* **WHAT YOU ARE ASKED TO DO**
Would you retype exactly the lines from the one containing "1.Fasten the chuck" through the last line of the records below, and nothing else?
- - -
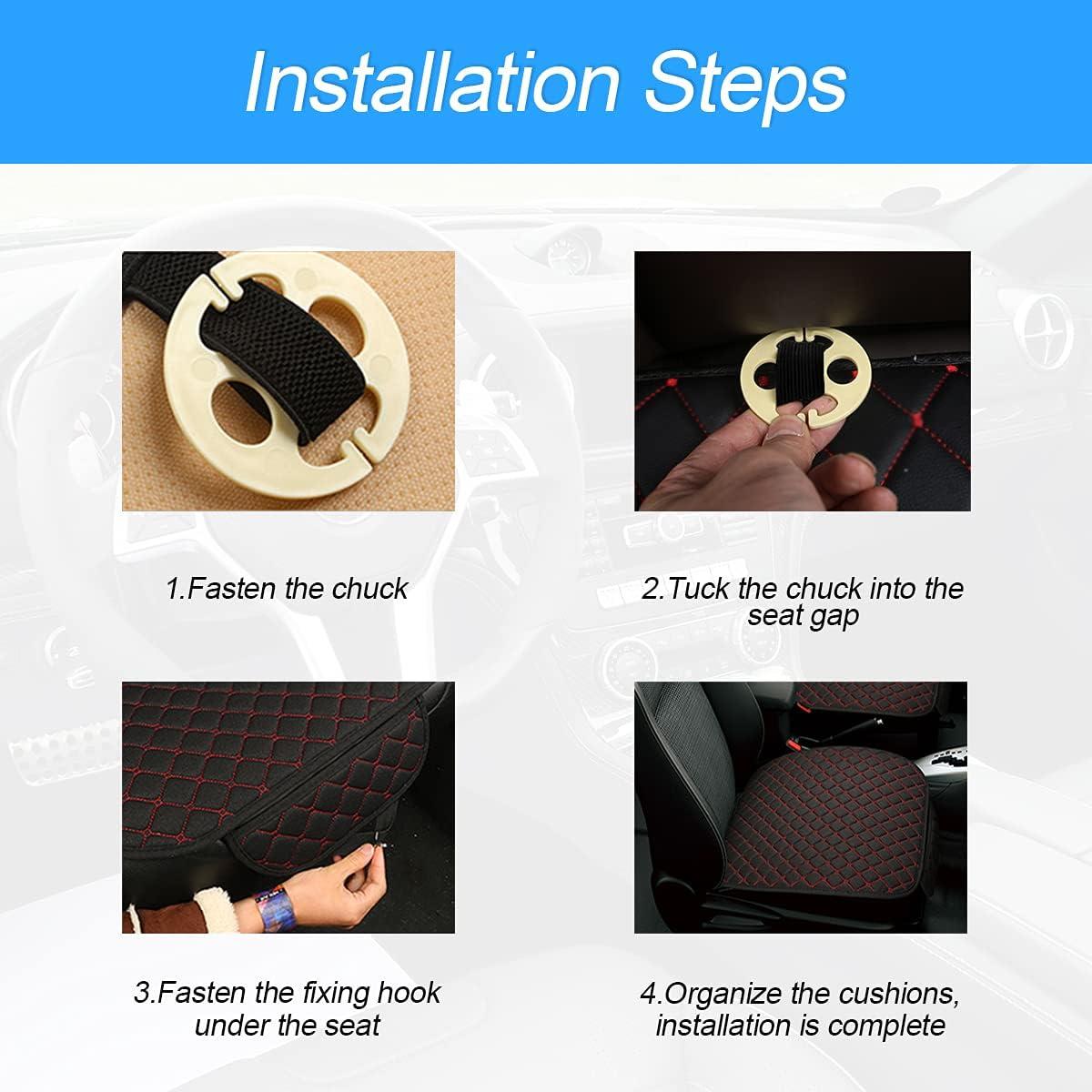 Installation Steps

1.Fasten the chuck

2.Tuck the chuck into the seat gap

3.Fasten the fixing hook under the seat

4.Organize the cushions, installation is complete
- - -
* **RESULT OF THIS EXERCISE**
1.Fasten the chuck

2.Tuck the chuck into the seat gap

3.Fasten the fixing hook under the seat

4.Organize the cushions, installation is complete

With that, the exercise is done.